__GIVEN PASSAGE__
┄┄┄┄┄┄┄┄┄┄
Geo-routing tasks with PostgreSQL, PostGIS, and pgRouting on IBM Cloud Databases for PostgreSQL
If you need to plan your UK castle tour but don’t know how to start, let us show you how PostgreSQL, PostGIS, and pgRouting on IBM Cloud Databases for PostgreSQL can get you started on this and any other geo-routing tasks you may need your database to perform.
With IBM Cloud Databases (ICD) for PostgreSQL, you have the capability to run complex geospatial queries using PostGIS and pgRouting. In this article, we’ll show you how to get started using pgRouting by getting the shortest paths between castles in the United Kingdom (UK).
While PostGIS is an extension for PostgreSQL, pgRouting can be viewed as an extension for PostGIS. What pgRouting does is extend PostGIS’s functionality by providing you with several functions based on popular network algorithms to solve problems like the shortest path and the traveling salesperson problem.
In order to do that, however, pgRouting must have a valid topology. Take, for example, a road network. Each road segment is joined together at intersections, which we’ll call “nodes.” In order for pgRouting to work, each node must be connected to a road segment so that it can figure out how to get from one node to the next. pgRouting helps us do that using a few functions create network topologies and inspect their validity.
In addition to topology functions, pgRouting gives us various routing functions that we can use to find the shortest path between nodes. For this article, we’ll only look at two of them—
pgr_dijkstra (or Dijkstra’s algorithm) and
pgr_ksp (or Yen’s algorithm).
Before using these pgRouting functions, we’ll give you a short introduction to setting up a dataset so that it’s capable of using pgRouting because having only a dataset of geographic points is not enough. First, we’ll create a network of nodes using the locations of castles in the UK and connect them together. These connections are called “edges.” From there, we’ll let pgRouting do all the heavy lifting by analyzing our routing topology and computing the shortest routes from one node to the next.
┄┄┄┄┄┄┄┄┄┄
__DATA SUPPLIED__
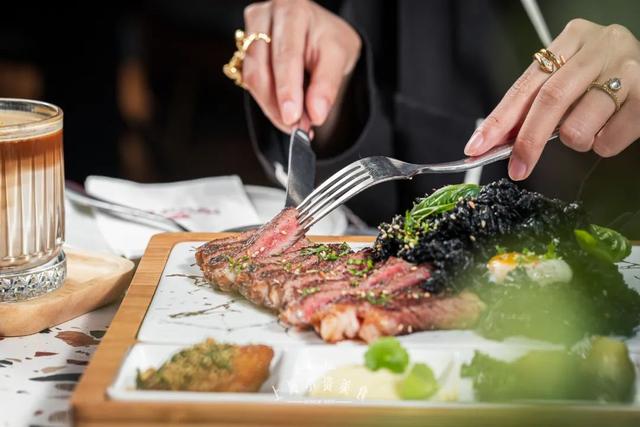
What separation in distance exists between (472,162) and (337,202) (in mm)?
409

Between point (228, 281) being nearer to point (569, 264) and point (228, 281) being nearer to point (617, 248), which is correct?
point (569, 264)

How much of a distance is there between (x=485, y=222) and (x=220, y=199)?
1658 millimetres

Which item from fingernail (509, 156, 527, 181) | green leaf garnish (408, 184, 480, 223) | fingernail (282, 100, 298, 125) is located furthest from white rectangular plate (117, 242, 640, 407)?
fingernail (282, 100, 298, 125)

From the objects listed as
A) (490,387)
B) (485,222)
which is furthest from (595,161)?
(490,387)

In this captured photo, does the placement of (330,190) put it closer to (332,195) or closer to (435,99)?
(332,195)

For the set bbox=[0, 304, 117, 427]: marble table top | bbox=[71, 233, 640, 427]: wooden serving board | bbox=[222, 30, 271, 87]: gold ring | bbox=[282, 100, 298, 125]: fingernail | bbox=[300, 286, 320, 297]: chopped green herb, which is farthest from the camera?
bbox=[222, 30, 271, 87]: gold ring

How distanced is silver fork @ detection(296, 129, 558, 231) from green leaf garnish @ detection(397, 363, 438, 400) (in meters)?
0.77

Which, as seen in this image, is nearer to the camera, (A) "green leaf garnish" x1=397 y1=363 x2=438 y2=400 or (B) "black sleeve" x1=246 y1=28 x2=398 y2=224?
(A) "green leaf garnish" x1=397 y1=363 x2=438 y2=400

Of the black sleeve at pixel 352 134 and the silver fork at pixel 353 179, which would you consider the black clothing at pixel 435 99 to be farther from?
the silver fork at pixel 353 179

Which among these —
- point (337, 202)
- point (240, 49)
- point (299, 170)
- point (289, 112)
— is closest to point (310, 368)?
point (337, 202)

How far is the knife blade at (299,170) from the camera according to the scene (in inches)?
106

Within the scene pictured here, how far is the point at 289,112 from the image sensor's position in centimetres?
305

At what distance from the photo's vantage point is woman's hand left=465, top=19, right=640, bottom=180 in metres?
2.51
┄┄┄┄┄┄┄┄┄┄
__WORK TO COMPLETE__
a) Retype the passage of the pgRouting article that begins at the words "In addition to" and stops after "(or Yen’s algorithm).".
b) Write the next part of the pgRouting article on routing between UK castles, starting after its final sentence.

__RESPONSES PER TASK__
a)
In addition to topology functions, pgRouting gives us various routing functions that we can use to find the shortest path between nodes. For this article, we’ll only look at two of them—
pgr_dijkstra (or Dijkstra’s algorithm) and
pgr_ksp (or Yen’s algorithm).

b)
To show you how this is done, let’s first work on a sample dataset of castles in the UK where we’ll create the nodes and edges manually. In the next article, we’ll move on to using an ESRI shapefile that has nodes and edges already established and how to make sure that it has a valid topology.
Getting set up
You’ll need an IBM Cloud Databases (ICD) for PostgreSQL database up and running first. Then, add the PostGIS and pgRouting extensions from the PostgreSQL shell – psql. To do that, we’ll create the PostGIS and pgRouting extensions together using the
CASCADE parameter for
CREATE EXTENSION that comes with PostgreSQL 9.6. It will automatically download all the extensions the pgRouting depends on:
CREATE EXTENSION pgrouting CASCADE; -- adds pgRouting and PostGIS 2.2.5 SELECT upgrade_postgis_23x(); -- upgrade PostGIS
Now that we have the extensions set up, let’s create a table to hold some data. For this exercise, our table will contain a list of the names and coordinates of 12 popular castles in the UK based on The Telegraph’s twelve best castles in the UK. So, the table will contain three columns named
geom is defined as a geometry data type containing a
POINT object since each castle is a point on the map.
CREATE TABLE castles( id SERIAL PRIMARY KEY, name VARCHAR(75), geom GEOMETRY(POINT) );
Next, we’ll insert the castles into the table. Notice that we use the PostGIS functions
ST_Point. We’ll have to use
ST_Point so that PostGIS can process the coordinates. Then, we’ll set each coordinate to the Esri code WGS 84 or SRID 4326. For more information on Esri and SRIDs, see the article on spatial reference systems and databases.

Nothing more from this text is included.